Valzhyna Mort
PARA INGEBORG BACHMANN EN ROMA
No eres la última mujer.
No eres la última mujer que ardió en Roma, Ingeborg.
Bajo las altas frentes de los apartamentos, lejos de los [caminos trillados
todo es lustroso: los muebles de madera, la vajilla de [plata, los dientes, el pasado.
Después de tres baños al día, después de cuarenta años de exponer tus pulmones a los libros abiertos,
estás cubierta de vendas.
Ingeborg en coma, cubierta de vendajes blancos; Ingeborg
es una novia vestida de princesa digna de aquel poeta que quemaron,
Giordano Bruno.
Estirada bocarriba en el balcón de via Giulia,
¿sabías que hay balcones donde nadie puede estirarse, donde tienes que caminar de puntillas, con cuidado, entre tarros
de setas en conserva, sacos
de patatas,
garrafas de compota? Donde el lenguaje
es un perro atado a una cadena de palabras férreas
donde el castigo
son cien latigazos de silencio.
Son lúgubres los edificios de apartamentos. Ingeborg,
¿sabrán
que dentro de ellos la gente muere y llora?
Por la noche, cuando las últimas mujeres llegan a su casa
con las bolsas de la compra en la vena basílica como si
acabaran de cargar su sangre,
mujeres que sopesan el valor de las cosas
con sus cejas
y que conocen el mejor abrillantador para cualquier superficie dañada,
los sonidos de las cosas ocupan la ciudad de los hombres: la puerta de un coche se cierra de golpe, las botellas repican en los contenedores de vidrio,
las basílicas hacen tintinear las velas como cocinas de restaurantes.
Después de tres baños al día, Ingeborg, después de horas estirada boca arriba en el balcón,
después de cuarenta años de sostener los libros contra tus pulmones,
todavía hueles a Austria.

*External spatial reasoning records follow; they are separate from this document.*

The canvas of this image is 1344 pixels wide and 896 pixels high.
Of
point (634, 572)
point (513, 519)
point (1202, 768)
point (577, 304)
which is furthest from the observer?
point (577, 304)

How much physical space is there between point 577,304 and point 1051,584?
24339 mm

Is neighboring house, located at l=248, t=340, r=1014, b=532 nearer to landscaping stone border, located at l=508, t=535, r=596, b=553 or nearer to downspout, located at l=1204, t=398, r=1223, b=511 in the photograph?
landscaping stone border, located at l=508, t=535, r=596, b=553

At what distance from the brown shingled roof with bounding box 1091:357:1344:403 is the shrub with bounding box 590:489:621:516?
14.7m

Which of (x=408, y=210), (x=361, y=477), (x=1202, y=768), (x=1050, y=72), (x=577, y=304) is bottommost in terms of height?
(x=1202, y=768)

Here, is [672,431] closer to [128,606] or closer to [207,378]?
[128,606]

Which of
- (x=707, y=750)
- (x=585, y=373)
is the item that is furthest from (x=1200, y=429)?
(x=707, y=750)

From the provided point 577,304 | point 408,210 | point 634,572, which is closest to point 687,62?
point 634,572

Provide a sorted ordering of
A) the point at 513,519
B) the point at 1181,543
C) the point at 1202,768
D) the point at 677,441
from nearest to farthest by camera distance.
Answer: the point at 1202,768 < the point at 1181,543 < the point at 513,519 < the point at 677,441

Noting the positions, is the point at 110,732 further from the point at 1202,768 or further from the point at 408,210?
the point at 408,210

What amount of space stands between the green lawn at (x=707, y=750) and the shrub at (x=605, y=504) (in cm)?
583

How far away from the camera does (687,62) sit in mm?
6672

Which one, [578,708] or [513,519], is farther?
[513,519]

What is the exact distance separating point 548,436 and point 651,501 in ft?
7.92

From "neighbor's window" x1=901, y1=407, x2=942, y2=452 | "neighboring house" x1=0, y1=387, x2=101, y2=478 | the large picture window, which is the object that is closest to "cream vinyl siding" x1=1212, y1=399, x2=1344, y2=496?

Tu pelo liso
cae como las monedas en una máquina de cambio.
Los libros disecados por todo el apartamento fracasan en su papel
de ambientadores,
Ingeborg.
La bilis amarilla
de Western Union en las calles oscuras, la luz macilenta de los tranvías nocturnos
bajo las altas frentes de apartamentos lustrosos,
lúgubres como si supieran, como si pudieran oler.
Deja de oler el pasado, Ingeborg.
Mientras el azote del silencio crece, el lenguaje se pliega en su cola.
Y allá va:
la espada flamíguera de una farola, Adán subiendo a un tren,
Eva mordiéndose los codos.
En el Paraíso hay un árbol que carga con los codos mordisqueados de Eva, Ingeborg.
Tumbada boca arriba en el balcón acojo estas palabras con mis dientes,
observando tu Roma.
La nuestra es una historia en la que cada diente lleva su corona.
El silencio nos desangra hasta el lenguaje. El silencio nos arranca el lenguaje.
Alaba tu silencio, Ingeborg, tu hueco en la pared.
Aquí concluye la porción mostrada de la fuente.